A Double-Blind, Randomized, Placebo-Controlled, Multicenter, Phase III Study of Tariquidar + Vinorelbine as First-Line Therapy in Non-Small Cell Lung Cancer (NSCLC)

May 22, 2012 updated by: QLT Inc.
To determine whether tariquidar + first-line single agent vinorelbine chemotherapy in patients with Stage IIIb/IV NSCLC will, with an acceptable safety profile, significantly improve overall survival compared with placebo + vinorelbine. To compare the effects of tariquidar/vinorelbine with placebo/vinorelbine on tumor response, time to disease progression, performance status, symptom progression, and quality of life in patients with Stage IIIb/IV NSCLC.

Study Overview

Status

Terminated

Conditions

Intervention / Treatment

Study Type

Interventional

Enrollment

490

Phase

  • Phase 3

Participation Criteria

Researchers look for people who fit a certain description, called eligibility criteria. Some examples of these criteria are a person's general health condition or prior treatments.

Eligibility Criteria

Ages Eligible for Study

18 years and older (ADULT, OLDER_ADULT)

Accepts Healthy Volunteers

No

Genders Eligible for Study

All

Description

Inclusion Criteria:

  1. Patients who have histologically or cytologically proven NSCLC, stage IIIb or stage IV, requiring first-line chemotherapy.
  2. Patients who have a WHO performance status of 2 and life expectancy of greater than 3 months.
  3. Patients who are 18 years of age or older and age of consent.
  4. Patients who are women of child-bearing potential must not be pregnant or lactating, must have a negative pregnancy test (serum or urine) at screening, and must be practicing an adequate method of birth control.
  5. Patients who have neutrophils greater or equal to 1.5 x 103/µL; platelets greater or equal to 100 x 103/µL; bilirubin less or equal to 1.5 times the upper limit of normal or less or equal to 26 µmol/L (1.5 mg/dL); transaminases less or equal to 2.5 times the upper limit of normal or, for patients with known liver metastases, less or equal to 5 times the upper limit of normal; and creatinine equal or less than 141 µmol/L (1.6 mg/dL) or calculated creatinine clearance less or equal to 60 mL/min prior to study treatment.
  6. Patients who are able to give written informed consent and comply with the protocol.

Exclusion Criteria:

  1. Patients who are eligible for radiotherapy or surgery for curative intent.
  2. Patients who have had previous chemotherapy for NSCLC.
  3. Patients who have a WHO performance status less than 2 or greater than 2.
  4. Patients with bronchoalveolar carcinoma (an adenocarcinoma in which cylindrical tumor cells grow upon the walls of pre-existing alveoli, from WHO histological typing of lung tumors [66]).
  5. Patients who have previous or current primary malignancies at other sites within the last 5 years, with the exception of adequately treated cone-biopsied carcinoma of the cervix and basal or squamous cell skin carcinoma.
  6. Patients who are a poor medical risk because of other nonmalignant systemic diseases or active uncontrolled infections.
  7. Patients who have symptomatic brain metastases.
  8. Patients who have other medical or surgical conditions that would contraindicate chemotherapy.
  9. Patients who have received experimental therapies within the last 4 weeks.
  10. Patients who have know hypervitaminosis or known sensitivity to ascorbic acid, vitamin A, vitamin D, thiamine, riboflavin, pyridoxine, niacinamide, d-panthenol, or vitamin E.

Study Plan

This section provides details of the study plan, including how the study is designed and what the study is measuring.

How is the study designed?

Design Details

  • Allocation: RANDOMIZED
  • Masking: DOUBLE

Collaborators and Investigators

This is where you will find people and organizations involved with this study.

Sponsor

QLT Inc.

Study record dates

These dates track the progress of study record and summary results submissions to ClinicalTrials.gov.

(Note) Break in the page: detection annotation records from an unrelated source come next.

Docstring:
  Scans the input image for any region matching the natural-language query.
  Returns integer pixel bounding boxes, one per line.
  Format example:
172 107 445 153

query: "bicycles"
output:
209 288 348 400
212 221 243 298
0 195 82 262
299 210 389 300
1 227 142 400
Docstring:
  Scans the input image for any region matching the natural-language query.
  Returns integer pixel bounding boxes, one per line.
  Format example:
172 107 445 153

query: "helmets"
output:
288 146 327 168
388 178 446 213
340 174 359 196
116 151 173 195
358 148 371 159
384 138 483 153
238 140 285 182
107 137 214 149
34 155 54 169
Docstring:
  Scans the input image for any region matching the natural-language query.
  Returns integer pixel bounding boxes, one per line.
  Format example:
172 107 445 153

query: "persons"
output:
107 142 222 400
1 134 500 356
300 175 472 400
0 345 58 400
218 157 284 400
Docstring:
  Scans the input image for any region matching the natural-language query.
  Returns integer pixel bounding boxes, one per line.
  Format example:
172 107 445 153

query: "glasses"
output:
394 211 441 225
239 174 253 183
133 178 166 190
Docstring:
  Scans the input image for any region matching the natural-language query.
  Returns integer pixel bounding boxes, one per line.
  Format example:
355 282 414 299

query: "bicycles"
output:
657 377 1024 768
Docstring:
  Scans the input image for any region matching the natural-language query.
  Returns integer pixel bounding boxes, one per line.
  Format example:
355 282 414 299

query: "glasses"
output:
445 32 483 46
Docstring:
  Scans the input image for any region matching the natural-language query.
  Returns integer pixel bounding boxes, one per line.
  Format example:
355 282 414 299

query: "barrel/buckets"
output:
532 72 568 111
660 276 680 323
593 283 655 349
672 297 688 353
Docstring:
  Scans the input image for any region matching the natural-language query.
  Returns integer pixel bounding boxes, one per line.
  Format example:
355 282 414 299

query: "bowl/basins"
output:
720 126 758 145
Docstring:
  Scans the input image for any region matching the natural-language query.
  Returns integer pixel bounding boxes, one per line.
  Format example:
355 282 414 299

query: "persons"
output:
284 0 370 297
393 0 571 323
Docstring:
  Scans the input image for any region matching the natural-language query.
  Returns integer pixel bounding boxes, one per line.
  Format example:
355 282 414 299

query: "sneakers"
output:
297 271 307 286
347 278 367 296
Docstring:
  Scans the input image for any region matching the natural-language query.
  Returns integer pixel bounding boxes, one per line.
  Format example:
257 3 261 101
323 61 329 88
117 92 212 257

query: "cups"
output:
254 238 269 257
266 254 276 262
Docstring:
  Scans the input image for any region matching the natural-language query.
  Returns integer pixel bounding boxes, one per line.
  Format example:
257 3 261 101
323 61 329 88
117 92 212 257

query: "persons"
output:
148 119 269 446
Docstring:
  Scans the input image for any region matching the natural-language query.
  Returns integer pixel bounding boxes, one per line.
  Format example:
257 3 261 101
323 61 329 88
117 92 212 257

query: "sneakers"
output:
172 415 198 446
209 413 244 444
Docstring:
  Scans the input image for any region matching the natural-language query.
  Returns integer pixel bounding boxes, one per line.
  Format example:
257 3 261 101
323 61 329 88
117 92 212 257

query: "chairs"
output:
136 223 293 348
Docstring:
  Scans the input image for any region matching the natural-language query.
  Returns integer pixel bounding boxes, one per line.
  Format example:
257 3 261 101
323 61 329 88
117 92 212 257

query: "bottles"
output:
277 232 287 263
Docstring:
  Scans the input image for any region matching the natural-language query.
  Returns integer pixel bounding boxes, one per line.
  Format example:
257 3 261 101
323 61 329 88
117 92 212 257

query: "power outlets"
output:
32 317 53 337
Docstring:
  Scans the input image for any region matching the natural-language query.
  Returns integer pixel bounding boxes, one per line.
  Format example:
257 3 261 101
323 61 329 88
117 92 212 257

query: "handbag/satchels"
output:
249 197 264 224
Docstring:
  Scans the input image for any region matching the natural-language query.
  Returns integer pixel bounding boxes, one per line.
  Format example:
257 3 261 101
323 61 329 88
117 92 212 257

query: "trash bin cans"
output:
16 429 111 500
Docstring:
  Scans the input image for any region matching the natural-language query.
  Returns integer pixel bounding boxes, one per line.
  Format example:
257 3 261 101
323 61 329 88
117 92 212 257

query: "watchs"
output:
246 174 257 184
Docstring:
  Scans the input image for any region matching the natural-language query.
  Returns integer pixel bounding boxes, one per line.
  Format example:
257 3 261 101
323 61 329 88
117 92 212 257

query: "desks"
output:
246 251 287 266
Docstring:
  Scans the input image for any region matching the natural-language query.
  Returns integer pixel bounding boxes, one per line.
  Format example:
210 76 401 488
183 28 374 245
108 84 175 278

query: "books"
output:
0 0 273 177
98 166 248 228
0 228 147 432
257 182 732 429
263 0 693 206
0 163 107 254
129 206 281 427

Study records and reported results are reviewed by the National Library of Medicine (NLM) to make sure they meet specific quality control standards before being posted on the public website.

Study Major Dates

Study Start

June 1, 2002

Primary Completion

June 1, 2003

Study Completion

June 1, 2003

Study Registration Dates

First Submitted

July 26, 2002

First Submitted That Met QC Criteria

July 31, 2002

First Posted (ESTIMATE)

August 1, 2002

Study Record Updates

Last Update Posted (ESTIMATE)

May 23, 2012

Last Update Submitted That Met QC Criteria

May 22, 2012

Last Verified

May 1, 2012

More Information

Terms related to this study

Additional Relevant MeSH Terms

Other Study ID Numbers

  • TQD LUNG 002

This information was retrieved directly from the website clinicaltrials.gov without any changes. If you have any requests to change, remove or update your study details, please contact register@clinicaltrials.gov. As soon as a change is implemented on clinicaltrials.gov, this will be updated automatically on our website as well.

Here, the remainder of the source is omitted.